## TASK DESCRIPTION
Each entry below must be repeated word for word.

— Start RAW DATA —

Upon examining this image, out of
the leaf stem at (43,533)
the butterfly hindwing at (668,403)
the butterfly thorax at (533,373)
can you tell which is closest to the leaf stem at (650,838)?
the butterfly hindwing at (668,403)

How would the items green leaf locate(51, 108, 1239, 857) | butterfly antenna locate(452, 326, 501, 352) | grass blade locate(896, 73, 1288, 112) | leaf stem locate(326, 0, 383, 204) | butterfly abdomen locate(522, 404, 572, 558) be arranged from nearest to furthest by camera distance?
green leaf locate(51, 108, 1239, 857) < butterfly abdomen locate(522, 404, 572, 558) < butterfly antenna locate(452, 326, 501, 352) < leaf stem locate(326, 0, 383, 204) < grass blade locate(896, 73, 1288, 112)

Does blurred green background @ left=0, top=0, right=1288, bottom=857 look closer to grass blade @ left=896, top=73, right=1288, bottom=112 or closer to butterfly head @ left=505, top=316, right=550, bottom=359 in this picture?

— End RAW DATA —

## FINAL RESULT
Upon examining this image, out of
the leaf stem at (43,533)
the butterfly hindwing at (668,403)
the butterfly thorax at (533,373)
can you tell which is closest to the leaf stem at (650,838)?
the butterfly hindwing at (668,403)

How would the items green leaf locate(51, 108, 1239, 857) | butterfly antenna locate(452, 326, 501, 352) | grass blade locate(896, 73, 1288, 112) | leaf stem locate(326, 0, 383, 204) | butterfly abdomen locate(522, 404, 572, 558) be arranged from nearest to furthest by camera distance?
green leaf locate(51, 108, 1239, 857) < butterfly abdomen locate(522, 404, 572, 558) < butterfly antenna locate(452, 326, 501, 352) < leaf stem locate(326, 0, 383, 204) < grass blade locate(896, 73, 1288, 112)

Does blurred green background @ left=0, top=0, right=1288, bottom=857 look closer to grass blade @ left=896, top=73, right=1288, bottom=112 or closer to butterfly head @ left=505, top=316, right=550, bottom=359 in this picture?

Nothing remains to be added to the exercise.